Kind regards, and thank all of You for your answers my Friends. Two Breeders have looked over the Bloodlines and find them complementary and strong. In fact the Breeder of my Male "Wolf Caesar" took one of the bi-colour females too. We pick them up in a couple of months.. 

Comparing your recommendations, I will wait until the third heat at over 2 years old. Your suggestions do not fall on deaf ears...


----------



## Mooch (May 23, 2012)

Could you please re- post the picture? i'd love to see the stables!!

Sounds like a a great set up you've got planned and you have people to mentor you which is always great!!

I can't wait to see your new puppy pictures  Would you PM me the breeders where you got her from - I am starting research on breeders for my next puppy ( lol its still at least a year away but it never hurst to look  )


----------



## lone Ranger (Nov 29, 2012)

Hi ya Mooch!

There is going to be one more breeding of this 48 kg Bitch and the 52 kg Dog that has won a lot of PPD / IPO competitions... Let me find out more specifics that I can quote to you, in two weeks we are going down to see the pups again. It would be about a year... They are pretty particular who the pups go to, when I find out the credentials to quote, I will put you on to them for the waiting list. I only got bumped by recommendation from one Breeder to the other... Dog heaven, my place is, and they can see how I have done with two other Shepherds including the 10 y.o. one I have saved with the RAW diet..

On the stables here are some pictures: Concrete out the front, grass out the back.. Security lights, and so on.
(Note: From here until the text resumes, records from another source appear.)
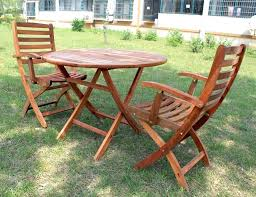 5 piece corsica wicker and timber bar setting mimosa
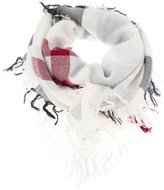 Burberry 'House' check scarf - women - Wool - One Size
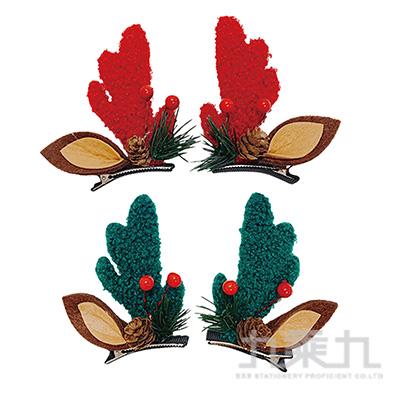 森林鹿角耳朵髮夾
The Breeder that is Coaching me thinks the first 3 weeks need to be in my house, and has convinced me. The stables are on rolled bitumen. Would be a good place for the pups after that..
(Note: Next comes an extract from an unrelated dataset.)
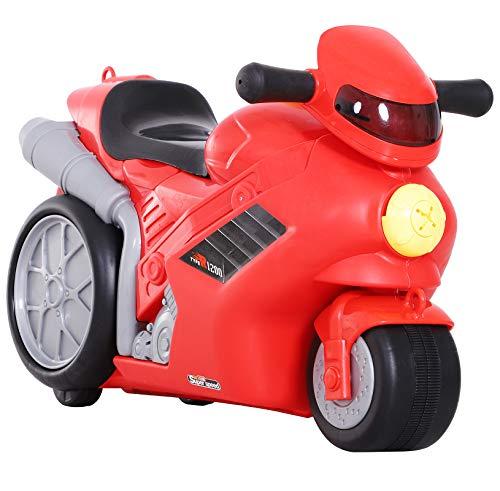 HOMCOM 4-in-1 Kinderkoffer Motorrad Kindergepäck Multifunktion Handgepäck mit Gurt zum Sitzen und Rollen mit Rädern Kunststoff Rot 52 x 25 x 34 cm 20 kg Belastbarkeit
*Here is my old fella, Testimonial in the RAW Food section...*










I have made all the mistakes, now hoping to do it better..
Kind regards from Qld... Sunshine Coast


----------



## selzer (May 7, 2005)

The stables are great, but I would raise the litters inside and use the stable outside for playing as the get older. But it will be a lot of moving them back and forth. Really though that's not hard, you just fill up the puppy pan and have them follow you to the stable area, put down the pan and shut the gate as they are eating. Then you can clean the inside area, and when you move them back later, you can clean the stable area. 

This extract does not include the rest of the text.